## Oefendoel
Verander in de tekst over het beslag het stuk dat begint met "In reconventie heeft" en doorloopt tot en met "toe te wijzen.". Zet daarin "kantonrechter" in plaats van "voorzieningenrechter" en geef dat stuk opnieuw weer.

## Tekst
# # # # # # #
De vordering tot beëindiging van het beslag (sub 2) is afgewezen omdat [appellant] daarbij geen belang heeft omdat op de betreffende zaken strafrechtelijk beslag is gelegd en de deurwaarder deze zaken dus niet kan teruggeven. Voor zover er bij het leggen van het beslag/de beslagen regels niet in acht zijn genomen, betreffen dat, aldus de voorzieningenrechter, geen op straffe van nietigheid in acht te nemen regels en is [appellant] door die eventuele regelschending niet in enig in rechte te respecteren belang geschaad. De voorzieningenrechter heeft verder het beslag niet disproportioneel geacht noch valt het in te stellen onderzoek te betitelen als het vissen naar informatie en is voor het overige geen sprake van misbruik. Tot slot is geoordeeld dat niet aannemelijk is dat [geïntimeerde] over kopieën beschikt, zodat ook de vorderingen 3 en 4 van [appellant] zijn afgewezen.
In reconventie heeft de voorzieningenrechter geoordeeld dat er voldoende aanwijzingen bestaan om vooralsnog aan te nemen dat [appellant] de gebruiker was van het Facebookprofiel ‘ [facebookgebruiker] ” en dat hij onrechtmatig heeft gehandeld door met gebruik van dat profiel [geïntimeerde] te bewegen intieme foto’s te delen en vervolgens te dreigen die foto’s openbaar te maken. Het op grond daarvan door [geïntimeerde] gevorderde voorschot is toewijsbaar. Volgens de voorzieningenrechter is voldaan aan de voorwaarden om de op art. 843a Rv gegronde vordering toe te wijzen.
# # # # # # #
## Uittreksel gegevens
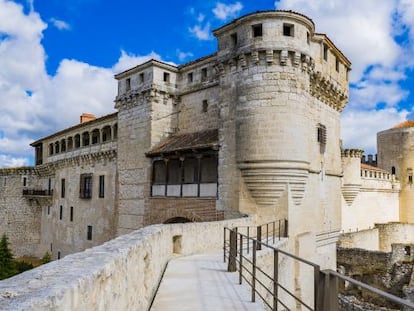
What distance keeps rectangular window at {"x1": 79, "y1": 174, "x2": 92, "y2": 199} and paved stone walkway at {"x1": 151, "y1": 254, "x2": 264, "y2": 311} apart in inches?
718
# # # # # # #
## Antwoord op opdracht
In reconventie heeft de kantonrechter geoordeeld dat er voldoende aanwijzingen bestaan om vooralsnog aan te nemen dat [appellant] de gebruiker was van het Facebookprofiel ‘ [facebookgebruiker] ” en dat hij onrechtmatig heeft gehandeld door met gebruik van dat profiel [geïntimeerde] te bewegen intieme foto’s te delen en vervolgens te dreigen die foto’s openbaar te maken. Het op grond daarvan door [geïntimeerde] gevorderde voorschot is toewijsbaar. Volgens de kantonrechter is voldaan aan de voorwaarden om de op art. 843a Rv gegronde vordering toe te wijzen.